Salzig war die Luft, angereichert von den Schreien der Seevögel.. die frei wie der Wind ihre Bahnen am wolkenverhangenen Firmament zogen. Das Rauschen der Wellen mengte sich unter die leise Symphonie des Westwindes, stimmte ein in das Säuseln des alten Gevatters.. der unwirsch um die kleine Backsteinhütte streifte - seinen kühlen Atem durch jede noch so kleine Ritze zwängte.. die der Verfall der Zeit ins Mauerwerk gemeißelt hatte. Feuerzungen leckten am Treibholz empor, welches im offenen Kamin aufgetürmt worden war.. immer wieder knackten die Holzscheite, zerbarsten unter der Hitze der Flammen.. die den kleinen Wohnraum in ein schummriges Licht tauchten. 

Stille - die Operette des Meeres lastete im feinen Gehör der jungen Frau.. die, in sich zusammen gesunken, nahe des Kamins am Boden kauerte.
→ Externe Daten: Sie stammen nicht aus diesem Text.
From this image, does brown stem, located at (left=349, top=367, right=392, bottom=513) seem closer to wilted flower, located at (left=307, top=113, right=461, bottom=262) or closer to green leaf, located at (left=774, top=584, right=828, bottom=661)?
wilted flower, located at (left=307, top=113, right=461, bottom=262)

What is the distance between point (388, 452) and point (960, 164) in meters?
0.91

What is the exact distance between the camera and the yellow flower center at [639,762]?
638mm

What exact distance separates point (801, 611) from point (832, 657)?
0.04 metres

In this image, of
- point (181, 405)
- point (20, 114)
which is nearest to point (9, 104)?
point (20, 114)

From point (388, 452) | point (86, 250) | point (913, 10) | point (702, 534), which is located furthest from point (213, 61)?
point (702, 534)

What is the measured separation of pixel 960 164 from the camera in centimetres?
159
Blütenweiß das fadenscheinige Nachtgewand, welches sich bei jedem Atemzug nahtlos um den zierlichen Körper spannte. Goldene Haarkringel umspielten die schmalen Schultern, wanden sich verspielt.. ungestüm, die nackten Arme entlang.. die die Beine eng umschlungen hielten, nah' am eignen Körper. Die Wange lag auf den Knien.. der Blick moosgrüner Augen lastete im Nirgendwo.. fort, weit fort.. im Land der Träume. 

Über den Regenbogen waren die Sinne gerutscht.. eingetaucht ins unendliche Sternenmeer, dort.. wo Hoffnungen noch existierten, dort wo Frieden noch etwas war.. um was man nicht tagtäglich kämpfen musste. Träge schob der silberne Sichelmond sich hinter einer dicken Wolke hervor.. beschenkte die nächtliche Welt mit unwirklichem Zwielicht, welches auch die Erscheinung der jungen Elfe einhüllen sollte. Narbengeflecht auf der milchweißen Haut, vielerlei Male.. die doch stumm vom Tagwerk berichteten.. vom Kampf dens' tagtäglich auszufechten gallt. 
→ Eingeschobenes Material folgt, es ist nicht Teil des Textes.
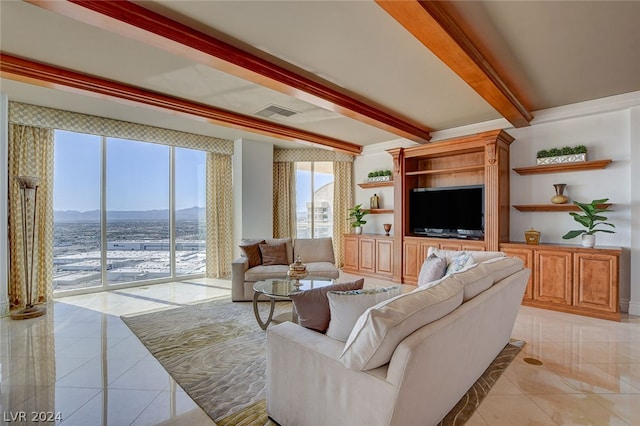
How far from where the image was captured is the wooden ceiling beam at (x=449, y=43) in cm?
201

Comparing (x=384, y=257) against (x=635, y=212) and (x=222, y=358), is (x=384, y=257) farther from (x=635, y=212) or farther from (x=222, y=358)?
(x=222, y=358)

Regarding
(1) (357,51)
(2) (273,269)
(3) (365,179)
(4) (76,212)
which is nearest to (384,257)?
(3) (365,179)

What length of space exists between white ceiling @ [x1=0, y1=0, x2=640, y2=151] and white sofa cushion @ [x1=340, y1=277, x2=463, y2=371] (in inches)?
78.1

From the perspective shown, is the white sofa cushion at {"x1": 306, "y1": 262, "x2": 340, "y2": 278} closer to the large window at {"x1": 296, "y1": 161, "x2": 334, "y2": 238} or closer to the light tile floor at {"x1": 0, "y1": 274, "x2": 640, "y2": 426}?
the light tile floor at {"x1": 0, "y1": 274, "x2": 640, "y2": 426}

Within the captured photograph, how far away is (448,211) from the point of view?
519 centimetres

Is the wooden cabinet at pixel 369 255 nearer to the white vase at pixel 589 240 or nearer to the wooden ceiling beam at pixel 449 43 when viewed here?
the white vase at pixel 589 240

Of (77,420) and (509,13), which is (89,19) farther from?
(509,13)

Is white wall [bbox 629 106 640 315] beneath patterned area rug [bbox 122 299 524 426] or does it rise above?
above

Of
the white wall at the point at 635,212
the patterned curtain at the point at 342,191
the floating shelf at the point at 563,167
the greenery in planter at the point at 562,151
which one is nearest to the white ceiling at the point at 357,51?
the white wall at the point at 635,212

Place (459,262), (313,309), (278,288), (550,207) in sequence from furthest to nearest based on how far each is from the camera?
(550,207)
(278,288)
(459,262)
(313,309)

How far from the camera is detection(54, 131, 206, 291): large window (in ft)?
15.6

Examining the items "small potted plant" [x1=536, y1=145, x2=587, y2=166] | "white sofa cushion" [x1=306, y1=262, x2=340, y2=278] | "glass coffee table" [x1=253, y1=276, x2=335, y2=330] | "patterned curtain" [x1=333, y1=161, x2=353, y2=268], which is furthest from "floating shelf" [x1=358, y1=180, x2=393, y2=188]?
"glass coffee table" [x1=253, y1=276, x2=335, y2=330]

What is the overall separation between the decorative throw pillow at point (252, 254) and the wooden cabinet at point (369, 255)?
2.35 metres

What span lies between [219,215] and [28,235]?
2771 millimetres
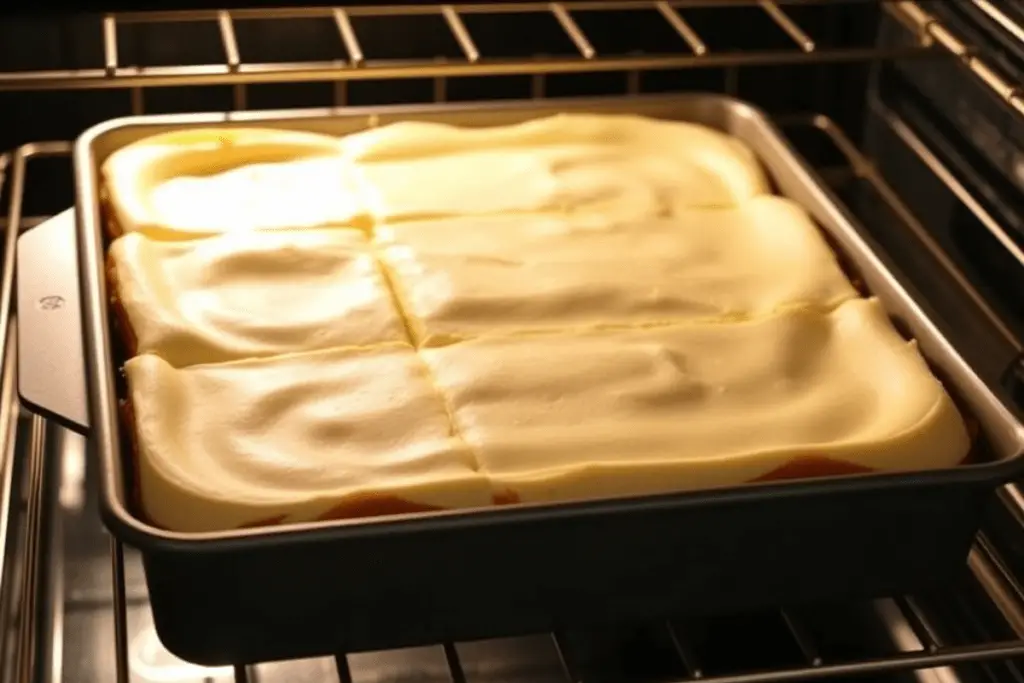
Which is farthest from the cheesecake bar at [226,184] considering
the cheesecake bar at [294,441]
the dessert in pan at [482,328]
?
the cheesecake bar at [294,441]

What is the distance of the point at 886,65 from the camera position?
1.25 m

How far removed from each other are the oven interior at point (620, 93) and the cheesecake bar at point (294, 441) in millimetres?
84

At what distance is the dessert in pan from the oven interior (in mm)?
64

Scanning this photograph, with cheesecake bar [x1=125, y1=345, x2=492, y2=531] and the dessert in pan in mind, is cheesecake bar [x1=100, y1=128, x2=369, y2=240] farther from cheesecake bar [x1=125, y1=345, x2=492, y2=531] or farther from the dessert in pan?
cheesecake bar [x1=125, y1=345, x2=492, y2=531]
Nur langsam kam Bewegung in die Erscheinung der Blonden, steubte der Atem hörbar.. einem Stoßgebet gleich.. zwischen sattroten Lippen hervor. Steife Glieder wußten sich zu recken, die Trägheit abzuschütteln.. und langsam fanden auch die klaren Sinne ihren Weg zurück.. ins' Köpfchen der zartgebauten Elfe. Dichte Wimpernkränze ergaben sich einem Blinzeln.. huschten einmal zart über die hohen Wangenknochen.. eh der Blick sich anhob, verklärt anmutend hinaus zum gräulichen Nachthimmel gespäht wurde. 

_" Was sollte ich erzählen über mein Leben? Was wäre.. tragend genug um die Aufmerksamkeit eines tapferen Recken zu erhaschen..? Was interessant genug um ein lauschendes Gehör zu erfreuen..? 
Mir wurde der Name Noana Auriel Scey gegeben. Ich bin die Tochter einer Nachtelfe.. die ihr Herz einstmals an einen Hochelfen verlor. Mein Dasein friste ich im Licht der Sterne.. die mir stets von neuem Erzählen.. das auch in der Dunkelheit Licht zu finden ist, Hoffnung.. wenn man nur eifrig danach sucht. Ich selber... versuche Licht zu sein, ein Stern.. der emsig sein fahles Licht erstrahlen lässt. Bei Elune, es ist nicht immer einfach... 

Meine Kindheit begann und endete in dem Moment, in welchem meine Eltern den Freitod wählten. Ihre Liebe war.. belegt mit einer Bürde die sie Beide nicht tragen konnten. Sind wir nicht ein Volk?.. Sind wir nicht alle Kinder der einen Mutter?.. Elune, die Mondmutter.. die Nachtkriegerin. Ist das Blut in unseren Adern wirklich derart wichtig.. ? 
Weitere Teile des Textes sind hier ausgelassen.